# Given problem 1
Decide whether each statement agrees with the forum thread on retrofit pay. Answer (a), (b) and (c) with yes or no, and quote the words of the thread that decide each one.

(a) Cletis and a helper averaged 7 fixtures per hour, including cleanup.
(b) Lighting Retro pays $12 for each full retrofit kit.
(c) Cletis replaced almost all of the exits because they were bad.

# Text segment

# Retrofit Piecemeal



## HARRY304E (Sep 15, 2010)

Cletis said:


> Yo. How much ya'll payin your guys piecemeal to do 2x4 troffers t-12 (2 bulb) to t-8 (2 bulb) per light ? I just want to make sure I'm not overpaying


$2300.03 per light not one cent more..:thumbsup:


----------



## NacBooster29 (Oct 25, 2010)

32.65 an hr. Plus bennies. Can probably do 3 an hr on an 8 foot ladder including setup and cleanup. If on baker staging in an open area with ground guy probably 6 an hour. Optimal conditions.


----------



## thegoldenboy (Aug 15, 2010)

HARRY304E said:


> $2300.03 per light not one cent more..:thumbsup:


Harry, that seems a little low to me. I think you're forgetting to add the cost of materials in there.


----------



## Chris1971 (Dec 27, 2010)

Case of brew per ballast and one for each lamp.


----------



## jza (Oct 31, 2009)

Pay them by the hour.


----------



## Chris1971 (Dec 27, 2010)

jza said:


> Pay them by the hour.



Hacks and side jobbers are paid by the hour.


----------



## Cletis (Aug 20, 2010)

I was thinking $12-14 per. Easy access


----------



## jza (Oct 31, 2009)

Chris1971 said:


> Hacks and side jobbers are paid by the hour.


As well as most electricians and apprentices working for someone else.


----------



## Chris1971 (Dec 27, 2010)

Cletis said:


> I was thinking $12-14 per. Easy access



That's to much!:no:


----------



## Cletis (Aug 20, 2010)

*ok*

Well, it was a fun experiment. As it turns out the 1 ballast 2 bulb fixtures were a piece of cake once you got jammin. Myself and a helper avg 7 per hour including cleanup. When we switched to the 1 ballast 3 bulb bit slower, 4 bulb bit slower, and specialty lighting with special lenses bit slower. It all worked out ok. I think $12 was a good number for my help. I've never seen them work so fast in their life, hardly any cigarette breakers, cell phone breaks, etc....:laughing:

Here are some pics below of job. Oh, these are 10 yr bulbs and 30 year ballast. I gave a personal guarantee/warrenty for 10 yrs/30yrs for labor as well and worked it into the price. My material was 3x that what most of you pay.


----------



## Cletis (Aug 20, 2010)

Ok. Here. We reduced their load 43% with 39% more better light. 3.4 yr roi with a 15yr total savings of $ 197,000. $ $ 1,700 poco rebates to me


----------



## frenchelectrican (Mar 15, 2007)

Did someone catch you in the photo ??

BTW did the Exit luminaire working on back up power ? ( hard to see if that is lit up )


Merci,
Marc


----------



## Cletis (Aug 20, 2010)

*Ugly*



frenchelectrican said:


> Did someone catch you in the photo ??
> 
> BTW did the Exit luminaire working on back up power ? ( hard to see if that is lit up )
> 
> ...


No, that was one of my ugly older guys. Almost all the exits were bad so we replaced with new.


----------



## knowshorts (Jan 9, 2009)

That is by far the ugliest corridor I have seen in a while.


----------



## Lighting Retro (Aug 1, 2009)

Our payout for retrofit companies is at the top of the scale, and for a full retrofit kit, we're at $7 each. Not unusual for guys to knock out 50+ a night. However, if that is what you do, you get very fast at it. At 50 a night, the guys are making $350 a day, $1750 a week, $7,000 a month. If you do more, your guys need to get faster, and you need to pay less if you were to remain competitive. A specialty retrofitter would likely be much more cost effective.


----------

# Given problem 2
In the entries below, turn the lines from the line containing "Looking at the photo, from" up to and including the line containing "5. cow's muzzle at l=199, t=97, r=212, b=109" into a Markdown table with the columns Row and Line. Give each non-blank line its own row with a row number, and leave out the blank lines.

# Extracted entries
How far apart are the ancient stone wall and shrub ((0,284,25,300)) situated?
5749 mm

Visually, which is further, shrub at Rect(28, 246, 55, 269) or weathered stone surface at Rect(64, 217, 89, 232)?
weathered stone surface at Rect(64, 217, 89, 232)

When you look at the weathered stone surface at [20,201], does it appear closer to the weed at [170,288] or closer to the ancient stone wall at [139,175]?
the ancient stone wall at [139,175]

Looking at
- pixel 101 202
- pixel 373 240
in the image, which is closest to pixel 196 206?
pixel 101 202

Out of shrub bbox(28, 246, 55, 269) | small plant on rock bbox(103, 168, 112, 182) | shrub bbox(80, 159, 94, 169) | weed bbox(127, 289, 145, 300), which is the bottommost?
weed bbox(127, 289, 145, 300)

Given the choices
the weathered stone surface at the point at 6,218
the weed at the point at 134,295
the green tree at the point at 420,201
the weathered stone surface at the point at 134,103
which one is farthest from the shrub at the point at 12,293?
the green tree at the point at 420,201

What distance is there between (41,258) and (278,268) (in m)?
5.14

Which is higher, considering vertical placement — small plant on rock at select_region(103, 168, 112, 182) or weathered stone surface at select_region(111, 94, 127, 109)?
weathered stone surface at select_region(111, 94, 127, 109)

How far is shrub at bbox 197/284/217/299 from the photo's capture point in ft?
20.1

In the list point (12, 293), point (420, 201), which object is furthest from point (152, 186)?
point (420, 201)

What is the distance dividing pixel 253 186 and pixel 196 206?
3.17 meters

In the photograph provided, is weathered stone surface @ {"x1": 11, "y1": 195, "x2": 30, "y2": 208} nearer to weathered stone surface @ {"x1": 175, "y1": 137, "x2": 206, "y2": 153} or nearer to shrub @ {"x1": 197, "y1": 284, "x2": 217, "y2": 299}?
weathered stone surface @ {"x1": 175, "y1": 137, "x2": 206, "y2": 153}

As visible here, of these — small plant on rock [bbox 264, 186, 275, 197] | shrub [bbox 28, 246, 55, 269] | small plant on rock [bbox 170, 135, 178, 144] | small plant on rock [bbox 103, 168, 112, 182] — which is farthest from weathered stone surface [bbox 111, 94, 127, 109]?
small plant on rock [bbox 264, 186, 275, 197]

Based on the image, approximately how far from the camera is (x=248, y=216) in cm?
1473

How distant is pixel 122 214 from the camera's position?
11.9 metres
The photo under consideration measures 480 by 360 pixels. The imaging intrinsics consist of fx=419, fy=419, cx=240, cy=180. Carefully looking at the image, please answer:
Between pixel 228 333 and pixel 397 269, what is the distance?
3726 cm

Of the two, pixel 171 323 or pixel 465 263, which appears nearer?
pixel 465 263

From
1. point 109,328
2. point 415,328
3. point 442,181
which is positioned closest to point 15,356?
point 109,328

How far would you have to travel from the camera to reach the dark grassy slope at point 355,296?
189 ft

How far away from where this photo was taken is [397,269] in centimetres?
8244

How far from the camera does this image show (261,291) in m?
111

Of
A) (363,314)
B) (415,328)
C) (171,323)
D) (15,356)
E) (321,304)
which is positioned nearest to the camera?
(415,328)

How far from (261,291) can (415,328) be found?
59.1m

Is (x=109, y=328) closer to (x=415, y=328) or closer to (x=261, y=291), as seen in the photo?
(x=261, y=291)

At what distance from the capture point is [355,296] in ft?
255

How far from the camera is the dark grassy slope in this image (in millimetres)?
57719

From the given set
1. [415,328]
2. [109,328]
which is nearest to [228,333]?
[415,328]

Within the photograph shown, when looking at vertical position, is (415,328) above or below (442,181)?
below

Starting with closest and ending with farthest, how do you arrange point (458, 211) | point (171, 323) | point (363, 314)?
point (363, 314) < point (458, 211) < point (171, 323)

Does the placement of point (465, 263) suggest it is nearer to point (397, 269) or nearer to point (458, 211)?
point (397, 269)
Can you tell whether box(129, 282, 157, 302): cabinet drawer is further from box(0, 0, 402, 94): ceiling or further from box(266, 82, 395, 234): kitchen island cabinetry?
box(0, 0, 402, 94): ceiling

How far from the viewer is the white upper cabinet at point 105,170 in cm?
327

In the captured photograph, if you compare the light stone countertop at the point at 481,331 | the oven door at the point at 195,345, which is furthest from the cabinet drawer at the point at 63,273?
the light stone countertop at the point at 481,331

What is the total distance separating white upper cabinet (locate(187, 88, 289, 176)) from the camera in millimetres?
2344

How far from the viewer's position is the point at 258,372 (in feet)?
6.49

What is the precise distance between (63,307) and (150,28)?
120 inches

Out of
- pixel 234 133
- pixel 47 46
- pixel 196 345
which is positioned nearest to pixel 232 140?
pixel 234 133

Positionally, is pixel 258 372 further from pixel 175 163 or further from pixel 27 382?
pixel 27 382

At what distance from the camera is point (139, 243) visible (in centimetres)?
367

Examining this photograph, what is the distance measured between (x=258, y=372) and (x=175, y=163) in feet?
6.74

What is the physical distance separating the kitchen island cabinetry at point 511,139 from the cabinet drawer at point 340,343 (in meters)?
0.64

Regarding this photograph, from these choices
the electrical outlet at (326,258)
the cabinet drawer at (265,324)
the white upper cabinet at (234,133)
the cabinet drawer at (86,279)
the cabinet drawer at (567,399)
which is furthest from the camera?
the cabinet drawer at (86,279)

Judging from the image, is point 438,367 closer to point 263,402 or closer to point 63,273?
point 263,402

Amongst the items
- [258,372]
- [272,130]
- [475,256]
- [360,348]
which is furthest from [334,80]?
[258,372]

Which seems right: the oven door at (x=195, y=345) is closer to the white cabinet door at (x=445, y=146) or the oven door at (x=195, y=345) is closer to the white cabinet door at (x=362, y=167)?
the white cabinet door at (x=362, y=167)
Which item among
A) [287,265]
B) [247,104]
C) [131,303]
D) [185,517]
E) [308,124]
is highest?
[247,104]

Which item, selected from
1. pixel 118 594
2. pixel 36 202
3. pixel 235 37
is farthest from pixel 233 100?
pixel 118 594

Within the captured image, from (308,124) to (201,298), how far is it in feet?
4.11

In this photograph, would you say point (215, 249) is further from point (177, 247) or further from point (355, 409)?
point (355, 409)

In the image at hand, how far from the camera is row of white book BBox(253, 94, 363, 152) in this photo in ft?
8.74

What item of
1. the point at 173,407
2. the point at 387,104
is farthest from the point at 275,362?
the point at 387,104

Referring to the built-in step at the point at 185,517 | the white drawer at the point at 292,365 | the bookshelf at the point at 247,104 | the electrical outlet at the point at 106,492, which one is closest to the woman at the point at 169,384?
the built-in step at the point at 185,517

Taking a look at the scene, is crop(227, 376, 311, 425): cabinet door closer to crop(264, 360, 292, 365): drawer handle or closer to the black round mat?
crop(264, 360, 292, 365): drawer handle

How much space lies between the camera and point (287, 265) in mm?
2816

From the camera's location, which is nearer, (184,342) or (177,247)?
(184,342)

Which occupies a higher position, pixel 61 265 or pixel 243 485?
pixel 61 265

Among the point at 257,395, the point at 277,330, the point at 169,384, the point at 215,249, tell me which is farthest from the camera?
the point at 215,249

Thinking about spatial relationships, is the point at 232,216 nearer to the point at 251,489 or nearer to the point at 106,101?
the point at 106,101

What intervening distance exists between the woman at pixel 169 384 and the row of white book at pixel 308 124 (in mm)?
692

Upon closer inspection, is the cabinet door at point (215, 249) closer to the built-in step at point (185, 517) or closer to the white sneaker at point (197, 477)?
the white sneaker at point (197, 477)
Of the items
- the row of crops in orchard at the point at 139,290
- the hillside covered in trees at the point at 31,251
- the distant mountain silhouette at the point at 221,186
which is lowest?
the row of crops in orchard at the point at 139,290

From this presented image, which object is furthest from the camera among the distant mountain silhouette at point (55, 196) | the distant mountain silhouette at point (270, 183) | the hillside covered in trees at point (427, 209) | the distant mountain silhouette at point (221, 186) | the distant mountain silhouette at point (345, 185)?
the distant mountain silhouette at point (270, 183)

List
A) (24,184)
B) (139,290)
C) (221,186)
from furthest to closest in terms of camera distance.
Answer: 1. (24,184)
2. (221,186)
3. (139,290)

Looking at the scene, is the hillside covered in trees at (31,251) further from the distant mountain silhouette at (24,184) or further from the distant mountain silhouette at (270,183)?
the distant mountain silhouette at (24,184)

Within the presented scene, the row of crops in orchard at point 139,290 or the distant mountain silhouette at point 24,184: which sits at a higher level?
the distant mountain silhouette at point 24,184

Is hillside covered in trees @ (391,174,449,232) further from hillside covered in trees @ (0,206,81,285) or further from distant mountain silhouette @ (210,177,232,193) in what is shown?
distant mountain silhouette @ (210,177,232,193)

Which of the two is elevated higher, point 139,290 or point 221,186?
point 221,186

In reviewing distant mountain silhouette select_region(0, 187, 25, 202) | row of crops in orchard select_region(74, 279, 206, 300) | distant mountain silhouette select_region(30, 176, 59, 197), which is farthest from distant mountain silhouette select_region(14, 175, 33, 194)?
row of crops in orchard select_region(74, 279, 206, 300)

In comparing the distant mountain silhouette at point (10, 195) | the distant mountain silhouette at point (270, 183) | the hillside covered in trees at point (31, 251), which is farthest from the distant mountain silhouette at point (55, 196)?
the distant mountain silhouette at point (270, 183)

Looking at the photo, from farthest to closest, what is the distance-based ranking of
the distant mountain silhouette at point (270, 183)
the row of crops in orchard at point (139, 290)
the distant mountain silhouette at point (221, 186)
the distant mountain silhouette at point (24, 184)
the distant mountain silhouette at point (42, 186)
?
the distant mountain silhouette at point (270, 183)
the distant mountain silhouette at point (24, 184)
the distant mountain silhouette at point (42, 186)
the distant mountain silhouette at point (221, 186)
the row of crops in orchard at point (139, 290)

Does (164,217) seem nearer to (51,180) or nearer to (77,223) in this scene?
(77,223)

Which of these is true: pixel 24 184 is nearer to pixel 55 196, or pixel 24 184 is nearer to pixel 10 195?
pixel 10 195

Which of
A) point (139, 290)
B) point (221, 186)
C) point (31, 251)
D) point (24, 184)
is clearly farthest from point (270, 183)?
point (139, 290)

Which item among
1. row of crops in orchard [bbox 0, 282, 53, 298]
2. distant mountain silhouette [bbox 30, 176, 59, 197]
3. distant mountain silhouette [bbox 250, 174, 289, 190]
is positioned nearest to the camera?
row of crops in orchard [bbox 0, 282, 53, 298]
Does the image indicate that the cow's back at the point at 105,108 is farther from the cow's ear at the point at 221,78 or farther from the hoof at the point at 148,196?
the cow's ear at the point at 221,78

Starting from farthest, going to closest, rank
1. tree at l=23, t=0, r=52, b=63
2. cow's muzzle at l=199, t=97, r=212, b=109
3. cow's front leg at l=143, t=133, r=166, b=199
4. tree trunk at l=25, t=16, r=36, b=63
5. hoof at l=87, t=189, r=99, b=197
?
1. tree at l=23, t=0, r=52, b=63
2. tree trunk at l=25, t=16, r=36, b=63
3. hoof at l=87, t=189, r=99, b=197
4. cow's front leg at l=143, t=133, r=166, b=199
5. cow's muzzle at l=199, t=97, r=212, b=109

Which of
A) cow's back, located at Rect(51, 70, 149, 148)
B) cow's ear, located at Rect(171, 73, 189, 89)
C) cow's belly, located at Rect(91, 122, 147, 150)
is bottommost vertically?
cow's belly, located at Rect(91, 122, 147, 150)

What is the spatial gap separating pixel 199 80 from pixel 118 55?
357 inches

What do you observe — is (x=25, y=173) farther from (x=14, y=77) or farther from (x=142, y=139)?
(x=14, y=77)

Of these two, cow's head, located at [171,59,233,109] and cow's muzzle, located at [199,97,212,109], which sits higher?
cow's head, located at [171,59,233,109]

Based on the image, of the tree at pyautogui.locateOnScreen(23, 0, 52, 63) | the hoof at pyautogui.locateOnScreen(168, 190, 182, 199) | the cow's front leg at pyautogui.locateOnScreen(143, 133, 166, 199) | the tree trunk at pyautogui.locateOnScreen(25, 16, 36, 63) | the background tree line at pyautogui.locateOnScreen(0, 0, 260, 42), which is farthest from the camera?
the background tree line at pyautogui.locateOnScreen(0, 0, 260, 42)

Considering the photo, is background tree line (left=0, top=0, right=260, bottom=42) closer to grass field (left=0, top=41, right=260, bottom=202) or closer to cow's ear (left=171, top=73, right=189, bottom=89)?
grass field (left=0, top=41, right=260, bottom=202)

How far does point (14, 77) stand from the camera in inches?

# Finished answer 1
(a) Yes: "Myself and a helper avg 7 per hour including cleanup."
(b) No: "for a full retrofit kit, we're at $7 each."
(c) Yes: "Almost all the exits were bad so we replaced with new."

# Finished answer 2
| Row | Line |
|---|---|
| 1 | Looking at the photo, from farthest to closest, what is the distance-based ranking of |
| 2 | the distant mountain silhouette at point (270, 183) |
| 3 | the row of crops in orchard at point (139, 290) |
| 4 | the distant mountain silhouette at point (221, 186) |
| 5 | the distant mountain silhouette at point (24, 184) |
| 6 | the distant mountain silhouette at point (42, 186) |
| 7 | ? |
| 8 | the distant mountain silhouette at point (270, 183) |
| 9 | the distant mountain silhouette at point (24, 184) |
| 10 | the distant mountain silhouette at point (42, 186) |
| 11 | the distant mountain silhouette at point (221, 186) |
| 12 | the row of crops in orchard at point (139, 290) |
| 13 | Does (164,217) seem nearer to (51,180) or nearer to (77,223) in this scene? |
| 14 | (77,223) |
| 15 | Which of these is true: pixel 24 184 is nearer to pixel 55 196, or pixel 24 184 is nearer to pixel 10 195? |
| 16 | pixel 10 195 |
| 17 | Which of |
| 18 | A) point (139, 290) |
| 19 | B) point (221, 186) |
| 20 | C) point (31, 251) |
| 21 | D) point (24, 184) |
| 22 | is clearly farthest from point (270, 183)? |
| 23 | point (139, 290) |
| 24 | Which item among |
| 25 | 1. row of crops in orchard [bbox 0, 282, 53, 298] |
| 26 | 2. distant mountain silhouette [bbox 30, 176, 59, 197] |
| 27 | 3. distant mountain silhouette [bbox 250, 174, 289, 190] |
| 28 | is positioned nearest to the camera? |
| 29 | row of crops in orchard [bbox 0, 282, 53, 298] |
| 30 | Does the image indicate that the cow's back at the point at 105,108 is farther from the cow's ear at the point at 221,78 or farther from the hoof at the point at 148,196? |
| 31 | the cow's ear at the point at 221,78 |
| 32 | Starting from farthest, going to closest, rank |
| 33 | 1. tree at l=23, t=0, r=52, b=63 |
| 34 | 2. cow's muzzle at l=199, t=97, r=212, b=109 |
| 35 | 3. cow's front leg at l=143, t=133, r=166, b=199 |
| 36 | 4. tree trunk at l=25, t=16, r=36, b=63 |
| 37 | 5. hoof at l=87, t=189, r=99, b=197 |
| 38 | ? |
| 39 | 1. tree at l=23, t=0, r=52, b=63 |
| 40 | 2. tree trunk at l=25, t=16, r=36, b=63 |
| 41 | 3. hoof at l=87, t=189, r=99, b=197 |
| 42 | 4. cow's front leg at l=143, t=133, r=166, b=199 |
| 43 | 5. cow's muzzle at l=199, t=97, r=212, b=109 |